She said I was catastrophizing, and Scout would come home as always, and I resisted the temptation to say “if he’s hit by a car it will be your fault,” because you can’t say that. So she came home and I drove off, and that’s when I got the call.

He is a handsome dog, and he does have a great disposition. He has his peculiar moments, as they do - last night I let him out to sit in his chair at the midnight hour while I work, and even though I check on him frequently - I write standing, I pace, I refill my beverage, I move, and hence can see him - he vanished around 12:05 after a growl and a deep BOOF. Got out the big flashlight; he was by the fence, which means I had to make sure he didn’t dig out to chase a raccoon. I checked again, and he was sitting in the grass, curled up. Good for the night, if he’d been in the wild.

I went back to watching Twin Peaks, and now and then I would go outside and rake the yard with the flashlight to see if the coiled dog was still in the tall grass. He was. And then he wasn’t. I looked around and saw him back at the far end of the yard by the light that illuminates the water that comes out of the fountain. His eyes shone and then the light clicked off.

Everything is a David Lynch movie for about 16 hours after I watch an ep of Twin Peaks. But that’s next Tuesday’s tiresome entry.


Got home from work, and Scout was by the back door, ears back, looking abashed. Tail thumped. He couldn't be feeling bad about running away; that was fun, and besides, it was forgotten. I let him out. He went to the grass and started hocking up something. Big throaty blarghs.

I went inside and found dog barf in five spots. So he ate something while he was on his little jaunt this morning. Maybe a piece of something that stuck its head up when the mowers went over. Tuesdays are the worst for everyone, but small burrowing creatures would have an entire culture built around the regular appearance of the Great Beast that scours the world - and, in a sense, seems to renew it.

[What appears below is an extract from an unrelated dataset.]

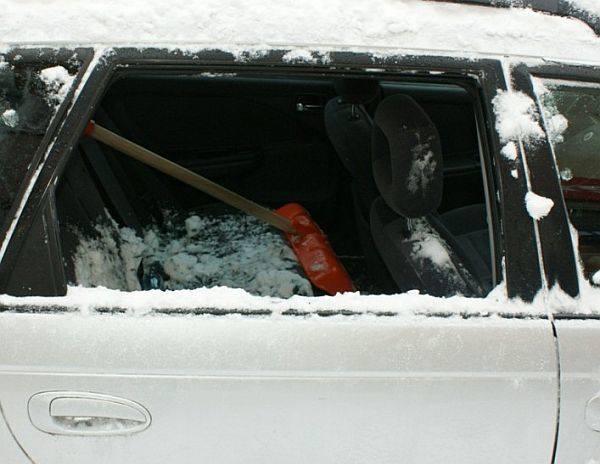 Bryła lodu spadła na auto zaparkowane przy Kraszewskiego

But of course they don't have such a culture, any more than dogs feel guilt for running away. If they did, they wouldn't . . . well, they wouldn't stay away so long.

Note: all the time they're lost, it's too long.


Not everything in the magazine was WAR WAR WAR.

Burdens not ours to bear. There's a relief. Let's see what people are talking about at the late hour of 8:30 PM:

Don't you wonder what that mean action was.

BTW, whenever I see "Truth Will Out" or "Murder Will Out," I feel as if it's missing a word.




Almost done. Man. What a slog.

Remember last week? How the Black Whip Who Isn't Zorro was played by a woman, then by guy? Then a woman again? She got popped and stabbed by a pitchfork and we saw her boots twitch with the impact.



Quick thinking. Then stuff happens and the rustlers and the outlaws and the guys who don't want statehood because it'll crimp the rustlin' and outlawin' - well, they trap the Black Whip in Girl Form and the Gummint Agent, who was the Black Whip but isn't the Black Whip now.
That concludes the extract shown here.